- Poster for When I Turned Nine (2004)
- Hangul: 아홉살 인생
- Hanja: 아홉살 人生
- RR: Ahopsal insaeng
- MR: Ahopsal insaeng
- Directed by: Yun In-ho
- Written by: Lee Man-hee
- Produced by: Hwang Gi-seong Hwang Gyeong-seong
- Starring: Kim Seok Lee Se-young
- Cinematography: Chun Jo-myuong
- Edited by: Kim Hyeon
- Music by: Noh Young-shim
- Distributed by: Cinema Service
- Release date: March 26, 2004;
- Running time: 105 minutes
- Country: South Korea
- Language: Korean

= When I Turned Nine =

When I Turned Nine is a 2004 South Korean drama film.

== Synopsis ==
The film focuses on Baek Yeo-min (Kim Seok), a thoughtful and mature nine-year-old boy living in 1970s Korea. Trying to help his one-eyed mother after noticing a pair of expensive glasses in a store, Yeo-min decides to make his own money by getting a job as an ice-cream boy, selling ice cream and doing chores until his mother notices the money he made and punishes Yeo-min, saying that he shouldn't have made money from his summer jobs.

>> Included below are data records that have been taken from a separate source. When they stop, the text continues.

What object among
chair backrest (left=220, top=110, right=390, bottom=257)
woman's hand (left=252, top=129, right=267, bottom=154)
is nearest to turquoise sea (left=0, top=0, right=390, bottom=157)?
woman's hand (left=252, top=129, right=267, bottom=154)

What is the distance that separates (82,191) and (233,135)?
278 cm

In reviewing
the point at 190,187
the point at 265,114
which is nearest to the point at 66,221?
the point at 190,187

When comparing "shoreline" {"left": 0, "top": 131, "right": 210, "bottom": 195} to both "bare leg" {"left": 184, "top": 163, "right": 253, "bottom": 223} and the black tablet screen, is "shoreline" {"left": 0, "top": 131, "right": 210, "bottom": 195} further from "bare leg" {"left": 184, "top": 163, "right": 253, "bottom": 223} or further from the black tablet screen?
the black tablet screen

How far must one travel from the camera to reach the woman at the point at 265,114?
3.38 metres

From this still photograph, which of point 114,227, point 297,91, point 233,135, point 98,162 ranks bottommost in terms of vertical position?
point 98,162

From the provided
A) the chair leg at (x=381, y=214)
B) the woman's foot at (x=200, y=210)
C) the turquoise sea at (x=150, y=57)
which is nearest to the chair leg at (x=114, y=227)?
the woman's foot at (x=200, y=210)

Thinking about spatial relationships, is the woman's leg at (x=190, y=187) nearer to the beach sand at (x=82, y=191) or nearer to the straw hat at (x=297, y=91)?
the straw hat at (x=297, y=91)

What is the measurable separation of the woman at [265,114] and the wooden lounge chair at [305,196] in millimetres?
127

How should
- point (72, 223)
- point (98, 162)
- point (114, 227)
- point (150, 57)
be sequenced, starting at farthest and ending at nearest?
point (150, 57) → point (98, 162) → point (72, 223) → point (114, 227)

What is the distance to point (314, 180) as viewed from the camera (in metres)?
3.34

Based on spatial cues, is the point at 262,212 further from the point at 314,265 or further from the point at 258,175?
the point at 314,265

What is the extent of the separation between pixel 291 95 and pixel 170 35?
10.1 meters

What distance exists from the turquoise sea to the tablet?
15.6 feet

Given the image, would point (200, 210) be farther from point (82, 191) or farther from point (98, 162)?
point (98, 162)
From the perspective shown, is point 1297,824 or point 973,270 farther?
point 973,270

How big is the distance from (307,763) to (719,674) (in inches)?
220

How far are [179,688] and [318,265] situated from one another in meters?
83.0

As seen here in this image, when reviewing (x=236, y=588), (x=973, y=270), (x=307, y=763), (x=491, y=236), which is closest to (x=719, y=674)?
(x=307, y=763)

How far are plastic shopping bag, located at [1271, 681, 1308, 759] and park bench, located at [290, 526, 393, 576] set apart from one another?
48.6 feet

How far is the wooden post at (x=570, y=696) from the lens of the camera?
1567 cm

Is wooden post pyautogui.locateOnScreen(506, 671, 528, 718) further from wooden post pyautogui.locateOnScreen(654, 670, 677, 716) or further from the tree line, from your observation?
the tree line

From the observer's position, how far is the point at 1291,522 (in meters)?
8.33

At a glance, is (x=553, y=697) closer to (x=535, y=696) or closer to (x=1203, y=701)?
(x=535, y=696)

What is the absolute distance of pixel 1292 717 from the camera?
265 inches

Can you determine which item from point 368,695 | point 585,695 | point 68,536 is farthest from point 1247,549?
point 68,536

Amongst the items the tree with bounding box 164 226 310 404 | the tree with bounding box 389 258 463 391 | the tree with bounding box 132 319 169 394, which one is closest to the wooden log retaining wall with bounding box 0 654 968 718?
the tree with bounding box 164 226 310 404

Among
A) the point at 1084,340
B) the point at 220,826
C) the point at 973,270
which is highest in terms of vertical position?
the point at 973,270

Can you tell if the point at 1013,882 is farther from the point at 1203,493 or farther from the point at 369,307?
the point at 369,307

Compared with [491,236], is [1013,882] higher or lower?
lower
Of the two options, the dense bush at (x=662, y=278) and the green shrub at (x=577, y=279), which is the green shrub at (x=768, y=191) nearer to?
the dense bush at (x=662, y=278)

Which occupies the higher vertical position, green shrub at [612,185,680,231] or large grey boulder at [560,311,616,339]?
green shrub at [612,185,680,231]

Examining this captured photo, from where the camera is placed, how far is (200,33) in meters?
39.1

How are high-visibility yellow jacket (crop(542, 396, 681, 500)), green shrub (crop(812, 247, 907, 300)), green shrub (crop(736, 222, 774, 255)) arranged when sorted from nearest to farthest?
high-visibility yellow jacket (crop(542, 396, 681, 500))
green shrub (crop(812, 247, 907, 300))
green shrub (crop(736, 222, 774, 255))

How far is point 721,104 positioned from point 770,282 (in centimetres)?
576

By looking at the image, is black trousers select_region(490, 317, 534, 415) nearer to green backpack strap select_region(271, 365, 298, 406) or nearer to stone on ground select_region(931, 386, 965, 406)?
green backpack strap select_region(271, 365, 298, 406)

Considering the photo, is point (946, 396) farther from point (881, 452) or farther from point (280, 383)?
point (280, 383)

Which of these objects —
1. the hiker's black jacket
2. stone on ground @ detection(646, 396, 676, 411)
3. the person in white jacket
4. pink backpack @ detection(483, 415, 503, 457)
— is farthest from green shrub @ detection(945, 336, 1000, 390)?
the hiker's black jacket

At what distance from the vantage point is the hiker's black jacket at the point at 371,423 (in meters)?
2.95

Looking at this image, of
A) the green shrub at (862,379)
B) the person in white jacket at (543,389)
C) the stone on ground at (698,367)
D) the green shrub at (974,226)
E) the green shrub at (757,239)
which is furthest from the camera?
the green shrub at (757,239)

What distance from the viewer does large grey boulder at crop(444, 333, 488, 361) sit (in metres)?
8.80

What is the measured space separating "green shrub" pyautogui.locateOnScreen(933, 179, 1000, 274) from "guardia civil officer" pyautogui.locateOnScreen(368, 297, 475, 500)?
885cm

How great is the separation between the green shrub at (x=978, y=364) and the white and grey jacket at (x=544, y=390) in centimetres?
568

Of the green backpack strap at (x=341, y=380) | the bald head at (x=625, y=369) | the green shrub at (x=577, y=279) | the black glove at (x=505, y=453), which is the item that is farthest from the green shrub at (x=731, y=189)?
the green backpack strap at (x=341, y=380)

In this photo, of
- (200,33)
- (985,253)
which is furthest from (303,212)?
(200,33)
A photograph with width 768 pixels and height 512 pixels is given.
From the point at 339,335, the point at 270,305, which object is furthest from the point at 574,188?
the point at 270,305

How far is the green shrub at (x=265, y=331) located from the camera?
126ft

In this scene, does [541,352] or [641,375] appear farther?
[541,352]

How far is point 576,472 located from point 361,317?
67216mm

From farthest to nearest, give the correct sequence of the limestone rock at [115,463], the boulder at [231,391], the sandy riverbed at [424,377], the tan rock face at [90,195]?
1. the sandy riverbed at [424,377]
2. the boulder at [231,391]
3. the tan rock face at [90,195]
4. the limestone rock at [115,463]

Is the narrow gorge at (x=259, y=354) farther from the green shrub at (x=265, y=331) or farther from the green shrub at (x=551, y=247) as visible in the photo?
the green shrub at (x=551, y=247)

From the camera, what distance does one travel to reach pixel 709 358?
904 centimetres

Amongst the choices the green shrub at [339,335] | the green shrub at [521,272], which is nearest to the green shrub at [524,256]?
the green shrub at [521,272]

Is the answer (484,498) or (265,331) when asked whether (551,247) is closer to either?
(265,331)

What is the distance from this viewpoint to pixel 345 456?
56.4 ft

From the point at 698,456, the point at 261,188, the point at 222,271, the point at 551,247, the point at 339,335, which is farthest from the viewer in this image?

During a school punishment, he meets a haughty new girl named Jang Woo-rim (Lee Se-young). At first they both don't like each other, but they soon become best friends. For many months they happily spend time together, but their relationship ends when she has to move back to Seoul to live with her father. The night before she leaves, Yeo-min gives her a surprise kiss on the cheek and runs away. Woo-rim later tells a surprised Yeo-rim that she is actually in love with him, and she leaves him a present: a pair of glasses for his mother. Walking away with his friends in the snow at the end of the movie, he looks back at her with a glum expression on his face.

==Cast==
- Kim Seok as Baek Yeo-min
- Lee Se-young as Jang Woo-rim
- Na Ah-hyun as Oh Geum-bok
- Kim Myung-jae as Shin Ki-jong
- Jung Sun-kyung as Yeo-min's mother
- Ahn Nae-sang as Tam-im
- Ji Dae-han as Yeo-min's father
- Seo Jin-won as Park Pal-bong
- Shin Jung-geun as Black Swallow's father
- Jung Ae-yeon as Kim Yoon-hee
- Noh Hyeon-jeong as Black Swallow's mother
- Go Seo-hee as Shin Ki-soon
- Choi Deok-moon as Park Pal-bong

==Reception==
Upon its release, the film attracted 352,182 viewers.

It also won Best Film, Best Director, Best Screenplay, and Best Child Actor/Actress at the 12th Chunsa Film Art Awards in 2004.